==== Provided data ====
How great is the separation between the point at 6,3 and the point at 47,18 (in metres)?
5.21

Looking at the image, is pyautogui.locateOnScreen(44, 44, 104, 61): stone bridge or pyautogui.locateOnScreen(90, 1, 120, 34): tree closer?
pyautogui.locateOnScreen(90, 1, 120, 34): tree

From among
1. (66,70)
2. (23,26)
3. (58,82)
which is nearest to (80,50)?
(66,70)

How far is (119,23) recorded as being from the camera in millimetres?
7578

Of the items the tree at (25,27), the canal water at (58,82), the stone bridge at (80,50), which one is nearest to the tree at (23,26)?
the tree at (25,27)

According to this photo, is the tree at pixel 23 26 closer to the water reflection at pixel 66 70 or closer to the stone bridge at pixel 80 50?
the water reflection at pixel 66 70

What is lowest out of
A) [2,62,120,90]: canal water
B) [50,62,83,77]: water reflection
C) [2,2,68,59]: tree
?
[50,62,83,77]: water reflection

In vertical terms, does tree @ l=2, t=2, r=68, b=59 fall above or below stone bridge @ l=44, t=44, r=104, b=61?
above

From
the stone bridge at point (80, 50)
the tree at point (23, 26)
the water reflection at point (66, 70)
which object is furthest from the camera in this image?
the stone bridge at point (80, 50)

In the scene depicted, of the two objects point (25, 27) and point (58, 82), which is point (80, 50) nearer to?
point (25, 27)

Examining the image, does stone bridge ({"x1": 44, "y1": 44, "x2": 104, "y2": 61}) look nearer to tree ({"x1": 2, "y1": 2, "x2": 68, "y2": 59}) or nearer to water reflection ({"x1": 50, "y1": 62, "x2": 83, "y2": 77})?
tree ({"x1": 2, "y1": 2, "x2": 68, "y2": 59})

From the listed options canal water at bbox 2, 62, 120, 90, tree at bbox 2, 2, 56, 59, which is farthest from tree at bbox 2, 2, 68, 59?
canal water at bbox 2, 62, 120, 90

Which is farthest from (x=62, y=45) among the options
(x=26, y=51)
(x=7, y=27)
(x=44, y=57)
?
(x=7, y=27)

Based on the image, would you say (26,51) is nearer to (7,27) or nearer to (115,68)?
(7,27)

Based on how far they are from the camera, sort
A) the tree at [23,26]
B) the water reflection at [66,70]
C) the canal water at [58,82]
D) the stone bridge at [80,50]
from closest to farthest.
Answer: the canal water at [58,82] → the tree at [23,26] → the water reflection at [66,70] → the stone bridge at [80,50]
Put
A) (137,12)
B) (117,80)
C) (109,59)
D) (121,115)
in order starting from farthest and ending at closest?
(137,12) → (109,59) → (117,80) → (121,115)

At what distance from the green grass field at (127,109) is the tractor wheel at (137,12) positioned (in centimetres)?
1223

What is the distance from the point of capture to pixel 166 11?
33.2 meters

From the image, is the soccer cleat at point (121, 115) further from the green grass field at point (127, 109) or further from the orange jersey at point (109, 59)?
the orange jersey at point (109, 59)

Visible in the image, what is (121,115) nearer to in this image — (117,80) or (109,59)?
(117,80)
====
Copy all of the data above word for word, line by line, with nothing added, dropped, or changed.

How great is the separation between the point at 6,3 and the point at 47,18 (in metres)?
5.21

Looking at the image, is pyautogui.locateOnScreen(44, 44, 104, 61): stone bridge or pyautogui.locateOnScreen(90, 1, 120, 34): tree closer?
pyautogui.locateOnScreen(90, 1, 120, 34): tree

From among
1. (66,70)
2. (23,26)
3. (58,82)
which is nearest to (80,50)?
(66,70)

How far is (119,23) recorded as being from the camera in millimetres?
7578

Of the items the tree at (25,27), the canal water at (58,82), the stone bridge at (80,50), which one is nearest to the tree at (23,26)?
the tree at (25,27)

According to this photo, is the tree at pixel 23 26 closer to the water reflection at pixel 66 70 or closer to the stone bridge at pixel 80 50?
the water reflection at pixel 66 70

What is lowest out of
A) [2,62,120,90]: canal water
B) [50,62,83,77]: water reflection
C) [2,2,68,59]: tree
?
[50,62,83,77]: water reflection

In vertical terms, does tree @ l=2, t=2, r=68, b=59 fall above or below stone bridge @ l=44, t=44, r=104, b=61?
above

From
the stone bridge at point (80, 50)
the tree at point (23, 26)
the water reflection at point (66, 70)
which object is furthest from the camera in this image?
the stone bridge at point (80, 50)

In the scene depicted, of the two objects point (25, 27) and point (58, 82), which is point (80, 50) nearer to?
point (25, 27)

Examining the image, does stone bridge ({"x1": 44, "y1": 44, "x2": 104, "y2": 61}) look nearer to tree ({"x1": 2, "y1": 2, "x2": 68, "y2": 59}) or nearer to water reflection ({"x1": 50, "y1": 62, "x2": 83, "y2": 77})?
tree ({"x1": 2, "y1": 2, "x2": 68, "y2": 59})

From the listed options canal water at bbox 2, 62, 120, 90, tree at bbox 2, 2, 56, 59, which is farthest from tree at bbox 2, 2, 68, 59?
canal water at bbox 2, 62, 120, 90

Which is farthest from (x=62, y=45) among the options
(x=26, y=51)
(x=7, y=27)
(x=44, y=57)
?
(x=7, y=27)

Based on the image, would you say (26,51) is nearer to (7,27) or nearer to (115,68)?
(7,27)

Based on how far they are from the camera, sort
A) the tree at [23,26]
B) the water reflection at [66,70]
C) the canal water at [58,82]
D) the stone bridge at [80,50]
from closest to farthest.
Answer: the canal water at [58,82] → the tree at [23,26] → the water reflection at [66,70] → the stone bridge at [80,50]
Put
A) (137,12)
B) (117,80)
C) (109,59)
D) (121,115)
in order starting from farthest and ending at closest?
(137,12) → (109,59) → (117,80) → (121,115)

At what distance from the green grass field at (127,109) is the tractor wheel at (137,12) positioned (in centimetres)?
1223

What is the distance from the point of capture to pixel 166 11?
33.2 meters

From the image, is the soccer cleat at point (121, 115) further from the green grass field at point (127, 109) or further from the orange jersey at point (109, 59)?
the orange jersey at point (109, 59)

Visible in the image, what is (121,115) nearer to in this image — (117,80) or (109,59)?
(117,80)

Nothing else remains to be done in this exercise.